Cerebras Launches AI Inference Solution, Claims to Be 20 Times Faster Than NVIDIA GPU

California-based AI startup Cerebras today launched Cerebras Inference, claiming it to be the world’s fastest AI inference solution. In a blog post, Cerebras stated: "Cerebras Inference delivers 1,800 tokens per second for Llama3.1 8B and 450 tokens per second for Llama3.1 70B, which is 20 times faster than NVIDIA’s (NVDA-US) GPU-based hyperscale cloud."

Cerebras Inference is powered by the third-generation Wafer-Scale Engine, with the company claiming its GPU solution operates at one-fifth the cost of competitors, achieving higher speeds by eliminating memory bandwidth bottlenecks.

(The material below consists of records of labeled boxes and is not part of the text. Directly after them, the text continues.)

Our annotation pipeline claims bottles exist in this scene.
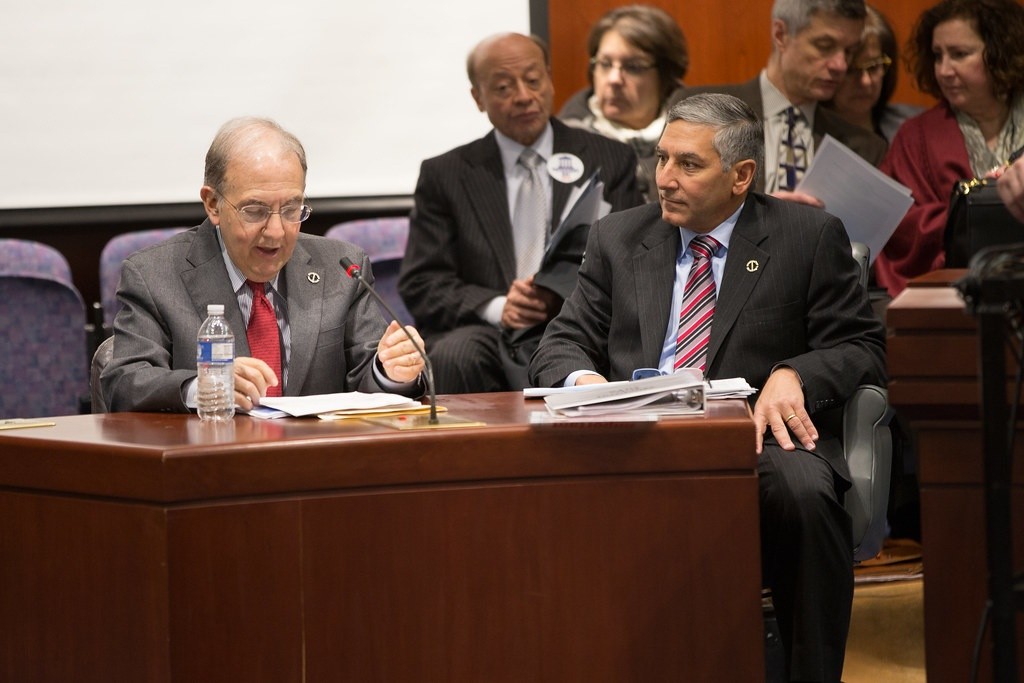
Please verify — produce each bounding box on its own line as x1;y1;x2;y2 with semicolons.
198;305;235;422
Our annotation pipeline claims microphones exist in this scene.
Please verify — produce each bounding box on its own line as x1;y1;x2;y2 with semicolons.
340;257;439;424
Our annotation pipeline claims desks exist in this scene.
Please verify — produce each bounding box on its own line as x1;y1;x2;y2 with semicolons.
0;390;763;683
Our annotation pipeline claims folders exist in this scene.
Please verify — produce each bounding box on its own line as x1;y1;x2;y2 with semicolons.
544;372;706;417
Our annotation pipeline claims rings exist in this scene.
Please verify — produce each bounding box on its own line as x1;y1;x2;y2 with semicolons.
412;353;416;365
785;415;796;423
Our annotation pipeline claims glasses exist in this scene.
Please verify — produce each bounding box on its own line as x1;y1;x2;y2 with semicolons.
848;53;892;79
589;55;659;76
215;188;311;225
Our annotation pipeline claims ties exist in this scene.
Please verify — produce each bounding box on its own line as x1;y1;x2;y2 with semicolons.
513;148;547;279
245;279;282;397
674;234;723;374
778;106;808;192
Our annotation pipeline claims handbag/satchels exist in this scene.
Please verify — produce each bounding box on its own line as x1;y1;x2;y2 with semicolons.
944;146;1024;268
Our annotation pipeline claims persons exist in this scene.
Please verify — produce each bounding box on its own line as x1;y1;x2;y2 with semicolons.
869;0;1023;300
397;33;649;396
649;0;888;208
527;94;888;683
98;120;427;413
817;4;934;147
554;6;690;203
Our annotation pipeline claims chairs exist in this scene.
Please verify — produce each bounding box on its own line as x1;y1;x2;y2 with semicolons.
100;227;192;339
325;218;418;335
0;238;89;421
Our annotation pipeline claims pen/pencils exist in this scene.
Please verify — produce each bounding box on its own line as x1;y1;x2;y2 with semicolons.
0;422;56;430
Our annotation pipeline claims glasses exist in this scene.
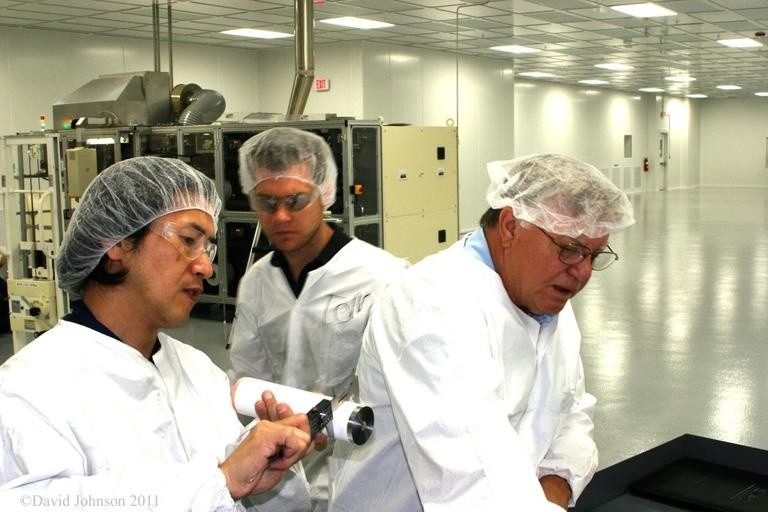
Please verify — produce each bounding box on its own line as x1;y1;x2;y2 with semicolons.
522;217;619;271
145;222;217;265
249;189;320;214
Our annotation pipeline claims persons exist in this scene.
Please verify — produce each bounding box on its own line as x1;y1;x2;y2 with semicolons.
323;153;636;512
0;156;330;512
222;126;410;512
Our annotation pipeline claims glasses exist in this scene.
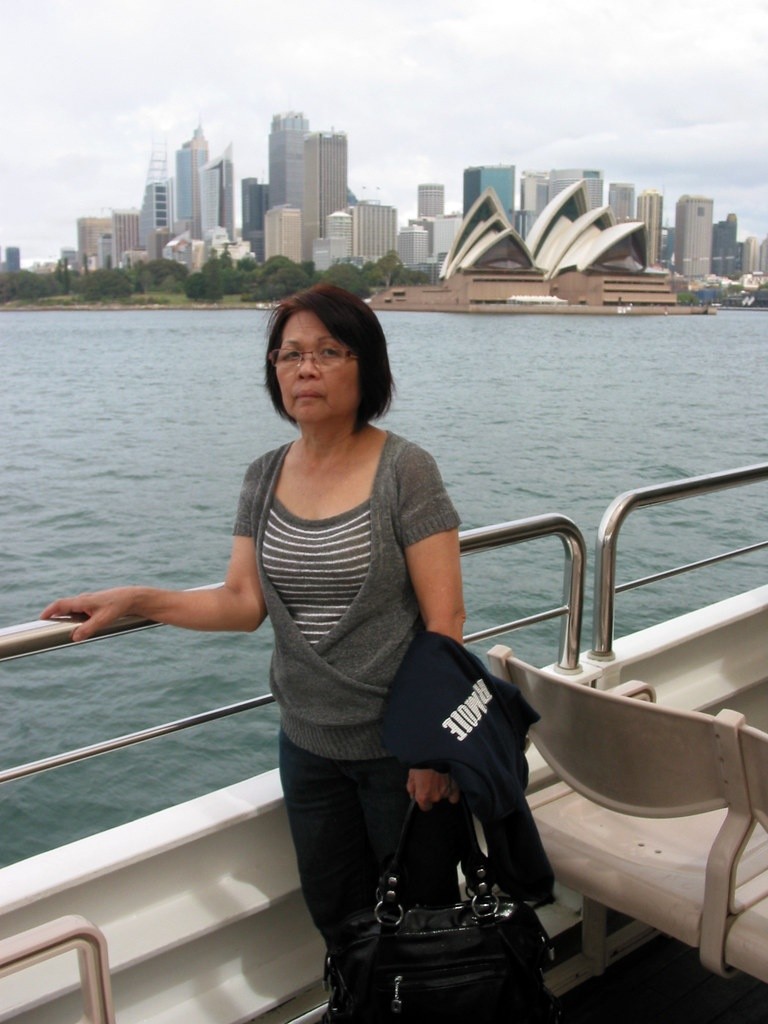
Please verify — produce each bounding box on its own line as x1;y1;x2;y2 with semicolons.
269;348;357;369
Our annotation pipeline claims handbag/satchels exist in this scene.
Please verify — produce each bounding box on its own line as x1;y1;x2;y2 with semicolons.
324;799;555;1024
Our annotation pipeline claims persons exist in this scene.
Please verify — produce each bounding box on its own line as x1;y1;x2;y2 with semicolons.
41;286;465;955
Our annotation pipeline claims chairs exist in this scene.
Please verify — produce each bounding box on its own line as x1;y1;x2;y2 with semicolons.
490;643;768;984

Cerebras noted, "Cerebras tackles memory bandwidth limitations by building the world's largest chip and storing the entire model on-chip, thus eliminating the need for external memory and the slow pathways connecting external memory to computation."

Micah Hill-Smith, co-founder and CEO of Artificial Analysis, stated that Cerebras leads the field in AI inference benchmarks at Artificial Analysis. "Cerebras provides speeds an order of magnitude faster than GPU-based solutions for Meta's Llama 3.1 8B and 70B AI models. We measured speeds exceeding 1,800 tokens per second on Llama 3.1 8B and over 446 tokens per second on Llama 3.1 70B."

Cerebras filed for an initial public offering earlier this month and is expected to go public in the second half of this year.